Whether it is out of passion, necessity or because of a certain reluctance towards “modernity”, diehards practice professions that seem to come from another era, not without bringing them up to date. Continuation of our series Professions of yesteryear. Today: the miller.
Although water may flow all year round under the wheel of the Éboulements mill in Charlevoix, business is slow these days for Jean-Guy Tremblay. The last miller in a long line of workers dating back to the 18th centurye century has no successors. And customers are also hard to find. The profession itself is thus threatened.
The Éboulements mill has few wrinkles despite its 234 years of age. The building could provide 50 tons of flour per year “without a struggle,” according to its 72-year-old miller. Normal production is closer to 30 tons. Unfortunately, this year, the local bakery stopped buying flour from it, and it is now sitting in the silo. “Next fall, if [le silo] is half full, I won’t fill it… There are no more outlets!”
Jean-Guy Tremblay is the oldest miller in Quebec. A descendant of the first owner, Jean-François Tremblay, he grew up within its somewhat floury walls. He still lives there today, in a small apartment adjoining the main room. He says he remembers a time when 60 bags of ground wheat were piled up on the floor “all the time.” Today, “if it stays the same,” barely 10 to 15 bags of flour come out of his millstones each week, one of the few in Quebec to operate year-round using only water power.
Only seven mills in Quebec still produce flour using ancestral methods. There are others, but most survive thanks to a museum business model rather than a commercial one. The disappearance of this sector is due to the lack of succession, but also to the lack of customers interested in artisanal flour, emphasizes the miller. “It could continue if there were opportunities. It would be profitable if it was in full swing.”
Ancient gestures, superior quality
Whether white, whole or buckwheat, the flour rises and falls in a series of conveyors before landing in the final bins. Here, everything turns in a single movement. If something gets stuck, three floors of machinery stop. The iron wheels of the Charlevoix mill are “roughly cast”, far from today’s millimeter precision. Oral tradition traces the origin of this mechanism to the forges of Saint-Maurice, the very first industrial establishment in the country.
This artisanal and laborious method provides a superior nutritional quality to the product, explains Jean-Guy Tremblay. “The more flour is heated, the more it loses its properties. In industry, it is ground so quickly that it loses its vitamins and proteins. Vitamins then have to be added. Here, it is less rushed. We are at about 100 revolutions per minute. It hardly comes out hot. The wheat is whole for real.”
The millers’ actions have become much simpler since water was transformed into electricity before it came to grinding grain. “They press on a peg, and it starts. There are warning devices if something happens. Here, you have to stay vigilant at all times.”
He bags all this powder by hand. If he takes his eyes off the final bin for too long, it risks overflowing and disrupting everything. He also has to watch out for the vagaries of nature.
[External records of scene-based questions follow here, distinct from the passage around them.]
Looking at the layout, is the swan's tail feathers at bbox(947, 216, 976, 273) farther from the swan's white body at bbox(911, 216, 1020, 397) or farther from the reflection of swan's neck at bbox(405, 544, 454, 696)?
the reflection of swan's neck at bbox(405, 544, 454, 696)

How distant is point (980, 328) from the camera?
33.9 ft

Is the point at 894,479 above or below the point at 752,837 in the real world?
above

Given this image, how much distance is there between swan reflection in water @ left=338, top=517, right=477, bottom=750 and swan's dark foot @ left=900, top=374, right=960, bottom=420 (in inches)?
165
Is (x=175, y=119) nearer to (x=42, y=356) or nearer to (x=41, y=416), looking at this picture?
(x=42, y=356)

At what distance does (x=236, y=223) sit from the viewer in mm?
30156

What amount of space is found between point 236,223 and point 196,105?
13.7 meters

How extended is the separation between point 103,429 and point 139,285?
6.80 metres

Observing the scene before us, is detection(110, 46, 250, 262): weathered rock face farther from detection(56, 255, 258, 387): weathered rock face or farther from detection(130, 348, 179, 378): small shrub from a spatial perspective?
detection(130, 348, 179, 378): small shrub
Jean-Guy Tremblay is always checking to see if a tree or frost is blocking the blades of the mill or destroying the dam. “You can’t go far,” sums up the man who is still very fit.
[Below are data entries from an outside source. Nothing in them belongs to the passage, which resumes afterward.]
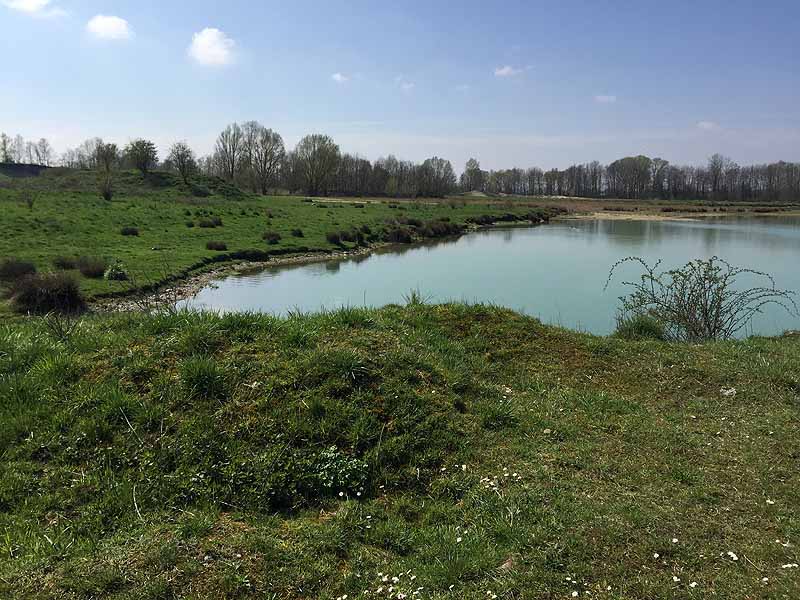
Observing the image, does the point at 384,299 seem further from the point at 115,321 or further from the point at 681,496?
the point at 681,496

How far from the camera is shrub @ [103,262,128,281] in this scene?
19.7 meters

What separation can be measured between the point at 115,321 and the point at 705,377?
7.70 metres

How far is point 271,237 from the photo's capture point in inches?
1387

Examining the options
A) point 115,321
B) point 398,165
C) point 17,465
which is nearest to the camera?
point 17,465

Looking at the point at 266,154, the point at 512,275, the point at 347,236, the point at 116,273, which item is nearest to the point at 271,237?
the point at 347,236

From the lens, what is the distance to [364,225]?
44.5 m

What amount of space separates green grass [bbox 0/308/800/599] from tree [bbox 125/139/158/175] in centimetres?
7011

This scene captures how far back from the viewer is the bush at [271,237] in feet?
113

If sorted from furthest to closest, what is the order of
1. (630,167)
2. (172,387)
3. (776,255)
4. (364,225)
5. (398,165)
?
(630,167)
(398,165)
(364,225)
(776,255)
(172,387)

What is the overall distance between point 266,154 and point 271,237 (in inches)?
2509

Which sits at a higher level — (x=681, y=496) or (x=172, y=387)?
(x=172, y=387)

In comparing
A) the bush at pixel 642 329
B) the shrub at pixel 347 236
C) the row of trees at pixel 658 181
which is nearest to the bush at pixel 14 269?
the bush at pixel 642 329

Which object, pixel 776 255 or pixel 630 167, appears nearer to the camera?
pixel 776 255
Jean-Guy Tremblay admits that he very rarely bakes bread with his own flour. He only uses his product to test his raw material, in other words “when[il] change of wheat”. And he prepares his bread… using an electric machine.
Maintenance
The Éboulements mill has already changed its purpose over time. For years, previous millers ground grain for animals “so they could digest it better.” Jean-Guy Tremblay’s father worked for Charlevoix farmers when he bought the mill in 1948, only to sell it twenty years later to the Molson family.
Passionate about this heritage, both familial and national, Jean-Guy took on the renovation work that was required at the time. Between 1985 and 1992, he renovated all of the mill’s mechanisms. Once it was restored, he restarted flour production for human consumption. The first year, they failed, he says. “The grain wasn’t good. We only had bark.”
Nothing ever runs perfectly in such a two-hundred-year-old building. Jean-Guy Tremblay had to repair the bridge leading to the mill twice. When the Dutyhe was rebuilding the gutter that supplies the mill with water. In fact, maintenance takes up most of a modern miller’s time. “The wheel is good for one end. The rest can be changed. It’s the outside that takes more time. […] It takes someone who can do everything rather than being a miller.”
Young people lend a hand from time to time, but no one stays long. “It would take two guys for six to seven months, just for maintenance,” estimates the man who, until proven otherwise, will be the last miller in Les Éboulements.
This story is supported by the Local Journalism Initiative, funded by the Government of Canada.